Vielen Dank für Ihren Dienst!

Datum 15.06.2026

New York Grand Central Terminal

Eine Veranstaltung im Militärhistorischen Museum der Bundeswehr stellte anlässlich des 2. Nationalen Veteranentags die Situation der Veteraninnen und Veteranen in Deutschland zur Diskussion.

Detailansicht öffnen: Der Musiker Jesse Cole bei seinem Auftritt zur Podiumsdiskussion
Musiker Jesse Cole

Er rahmte die Veranstaltung musikalisch ein, der Singer und Songwriter Jesse Cole. In seinen Liedern zeigt er das Licht und den Schatten auf, die sich im Veteranentag verbinden: einerseits das Würdigen des Dienstes aktiver und ehemaliger Soldatinnen und Soldaten der Bundeswehr, andererseits das ehrende Andenken an die Gefallenen und der gesellschaftliche Umgang mit den Einsatzversehrten. 

In diesem Spannungsfeld bewegte sich die Podiumsdiskussion, moderiert von Oberst Dr. Dr. Rudolf Schlaffer, dem Direktor des Museums.

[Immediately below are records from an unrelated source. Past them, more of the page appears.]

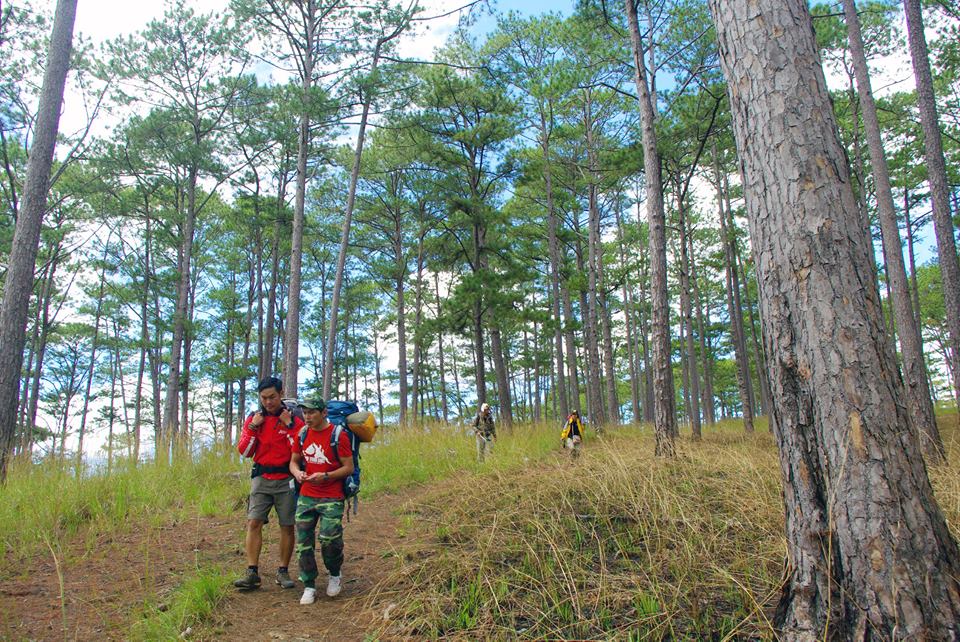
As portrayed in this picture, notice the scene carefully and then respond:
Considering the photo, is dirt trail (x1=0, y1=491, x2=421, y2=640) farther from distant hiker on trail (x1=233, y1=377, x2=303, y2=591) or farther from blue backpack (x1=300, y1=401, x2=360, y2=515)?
blue backpack (x1=300, y1=401, x2=360, y2=515)

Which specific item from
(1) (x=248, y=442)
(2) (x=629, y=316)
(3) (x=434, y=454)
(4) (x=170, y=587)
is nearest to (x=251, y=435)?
(1) (x=248, y=442)

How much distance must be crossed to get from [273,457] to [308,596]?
1.14 meters

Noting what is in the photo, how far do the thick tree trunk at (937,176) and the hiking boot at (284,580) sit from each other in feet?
32.5

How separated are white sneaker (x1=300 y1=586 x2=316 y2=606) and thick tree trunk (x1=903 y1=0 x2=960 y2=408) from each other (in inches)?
384

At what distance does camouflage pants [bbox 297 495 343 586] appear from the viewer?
3.83 m

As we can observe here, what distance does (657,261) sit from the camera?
8.73 meters

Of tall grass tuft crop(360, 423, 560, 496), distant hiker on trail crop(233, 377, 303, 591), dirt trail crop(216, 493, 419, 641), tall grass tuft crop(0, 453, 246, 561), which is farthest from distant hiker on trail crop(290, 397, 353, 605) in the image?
tall grass tuft crop(360, 423, 560, 496)

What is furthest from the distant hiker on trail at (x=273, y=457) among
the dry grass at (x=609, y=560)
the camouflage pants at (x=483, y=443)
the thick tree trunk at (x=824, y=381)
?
the camouflage pants at (x=483, y=443)

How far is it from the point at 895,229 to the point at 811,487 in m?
8.37

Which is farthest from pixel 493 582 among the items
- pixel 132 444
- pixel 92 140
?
pixel 92 140

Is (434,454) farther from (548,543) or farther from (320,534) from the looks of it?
(548,543)

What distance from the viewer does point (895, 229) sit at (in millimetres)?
8281

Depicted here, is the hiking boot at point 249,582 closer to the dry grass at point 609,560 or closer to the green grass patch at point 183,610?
the green grass patch at point 183,610

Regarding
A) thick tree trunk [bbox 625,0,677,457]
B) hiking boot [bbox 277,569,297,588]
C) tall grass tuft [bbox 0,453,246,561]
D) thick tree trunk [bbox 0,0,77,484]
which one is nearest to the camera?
hiking boot [bbox 277,569,297,588]
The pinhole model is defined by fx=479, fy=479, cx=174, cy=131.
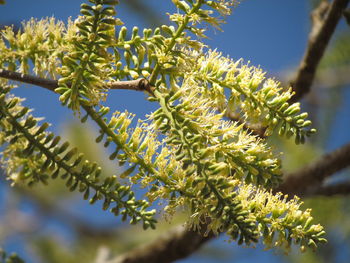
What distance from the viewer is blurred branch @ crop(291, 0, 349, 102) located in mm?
1589

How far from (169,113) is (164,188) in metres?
0.15

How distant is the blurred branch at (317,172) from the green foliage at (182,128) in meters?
0.87

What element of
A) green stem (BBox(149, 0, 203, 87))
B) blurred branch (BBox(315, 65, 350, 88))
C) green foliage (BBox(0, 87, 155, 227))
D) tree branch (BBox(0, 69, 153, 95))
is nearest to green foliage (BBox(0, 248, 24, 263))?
green foliage (BBox(0, 87, 155, 227))

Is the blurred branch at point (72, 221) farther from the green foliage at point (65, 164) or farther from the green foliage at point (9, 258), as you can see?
the green foliage at point (65, 164)

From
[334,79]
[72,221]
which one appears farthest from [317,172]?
[72,221]

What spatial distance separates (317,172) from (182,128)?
118 cm

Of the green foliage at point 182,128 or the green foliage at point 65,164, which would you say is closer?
the green foliage at point 182,128

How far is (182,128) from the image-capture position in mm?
871

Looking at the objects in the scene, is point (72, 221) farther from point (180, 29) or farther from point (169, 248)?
point (180, 29)

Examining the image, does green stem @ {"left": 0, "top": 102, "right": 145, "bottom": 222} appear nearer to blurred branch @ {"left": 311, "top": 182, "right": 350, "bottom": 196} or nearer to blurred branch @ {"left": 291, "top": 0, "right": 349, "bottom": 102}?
blurred branch @ {"left": 291, "top": 0, "right": 349, "bottom": 102}

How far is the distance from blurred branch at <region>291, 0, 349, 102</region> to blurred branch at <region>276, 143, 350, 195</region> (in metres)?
0.31

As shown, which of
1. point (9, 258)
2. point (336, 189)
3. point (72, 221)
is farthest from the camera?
point (72, 221)

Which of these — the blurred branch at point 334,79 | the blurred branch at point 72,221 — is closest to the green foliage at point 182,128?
the blurred branch at point 334,79

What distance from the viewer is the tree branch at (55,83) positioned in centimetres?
97
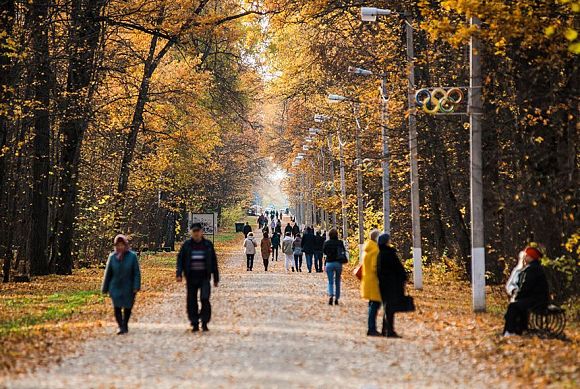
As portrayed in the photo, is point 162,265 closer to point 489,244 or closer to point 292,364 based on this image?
point 489,244

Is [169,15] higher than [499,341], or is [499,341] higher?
[169,15]

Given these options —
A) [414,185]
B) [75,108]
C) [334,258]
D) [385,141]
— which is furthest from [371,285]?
[75,108]

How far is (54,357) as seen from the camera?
1494 cm

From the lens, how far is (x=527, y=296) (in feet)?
57.6

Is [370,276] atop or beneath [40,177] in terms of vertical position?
beneath

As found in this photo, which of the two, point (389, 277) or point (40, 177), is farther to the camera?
point (40, 177)

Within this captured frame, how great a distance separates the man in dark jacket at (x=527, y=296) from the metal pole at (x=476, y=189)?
5.03m

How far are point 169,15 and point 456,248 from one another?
10898 mm

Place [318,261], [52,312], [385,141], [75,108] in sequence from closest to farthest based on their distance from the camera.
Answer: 1. [52,312]
2. [75,108]
3. [385,141]
4. [318,261]

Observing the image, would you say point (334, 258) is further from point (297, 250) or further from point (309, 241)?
point (297, 250)

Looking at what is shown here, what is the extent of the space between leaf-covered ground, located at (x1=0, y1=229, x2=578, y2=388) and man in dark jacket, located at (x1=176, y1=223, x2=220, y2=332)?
475 millimetres

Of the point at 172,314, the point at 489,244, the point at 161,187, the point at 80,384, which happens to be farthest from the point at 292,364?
the point at 161,187

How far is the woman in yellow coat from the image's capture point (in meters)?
18.3

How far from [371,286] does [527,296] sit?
8.17 feet
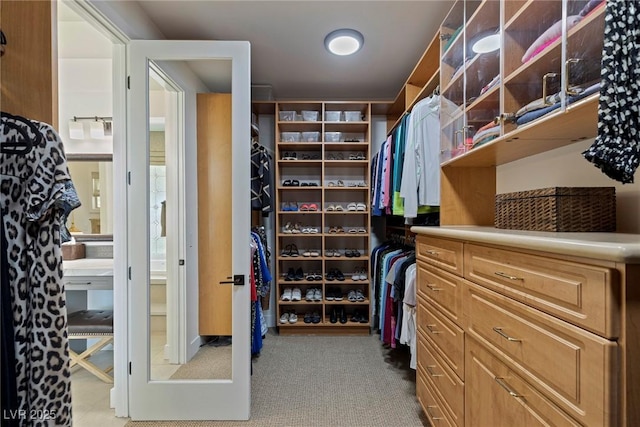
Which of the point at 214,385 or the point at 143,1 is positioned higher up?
the point at 143,1

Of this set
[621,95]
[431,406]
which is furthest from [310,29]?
[431,406]

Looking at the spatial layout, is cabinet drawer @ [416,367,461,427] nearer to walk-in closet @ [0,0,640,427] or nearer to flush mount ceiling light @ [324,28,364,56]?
walk-in closet @ [0,0,640,427]

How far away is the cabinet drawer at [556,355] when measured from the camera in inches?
24.3

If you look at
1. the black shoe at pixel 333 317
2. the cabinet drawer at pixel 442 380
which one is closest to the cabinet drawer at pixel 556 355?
the cabinet drawer at pixel 442 380

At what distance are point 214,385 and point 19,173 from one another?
153cm

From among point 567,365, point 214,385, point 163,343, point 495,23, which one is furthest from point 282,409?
point 495,23

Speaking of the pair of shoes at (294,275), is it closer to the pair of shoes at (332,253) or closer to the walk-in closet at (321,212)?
the walk-in closet at (321,212)

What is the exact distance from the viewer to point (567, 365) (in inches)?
27.6

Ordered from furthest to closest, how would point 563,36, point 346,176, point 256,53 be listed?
point 346,176, point 256,53, point 563,36

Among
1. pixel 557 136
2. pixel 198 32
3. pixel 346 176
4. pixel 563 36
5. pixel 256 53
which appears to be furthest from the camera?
pixel 346 176

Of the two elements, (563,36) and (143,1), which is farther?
(143,1)

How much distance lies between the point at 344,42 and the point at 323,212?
5.10 ft

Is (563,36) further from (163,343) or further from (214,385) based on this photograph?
(163,343)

Gern habe er die Schirmherrschaft über die Veranstaltung übernommen, so Landtagspräsident Alexander Dierks. Ihm sei der Dank an die Veteraninnen und Veteranen für die Verteidigung unserer Werte und unserer Demokratie, gegebenenfalls unter Einsatz des eigenen Lebens, ein tiefes Anliegen.

Von den Traumata und den erheblichen Schwierigkeiten im Alltag der an einer Posttraumatischen Belastungsstörung (PTBS) erkrankten Veteranen berichtete Sandra Thamm. Die Ehefrau eines Einsatzversehrten und Gründerin eines Vereins für angehörige traumatisierter Einsatzveteranen und Einsatzkräfte (A.T.E.K. e.V.) appellierte an die militärischen Führungskräfte, das Thema nicht kleinzureden und mehr Fürsorge walten zu lassen.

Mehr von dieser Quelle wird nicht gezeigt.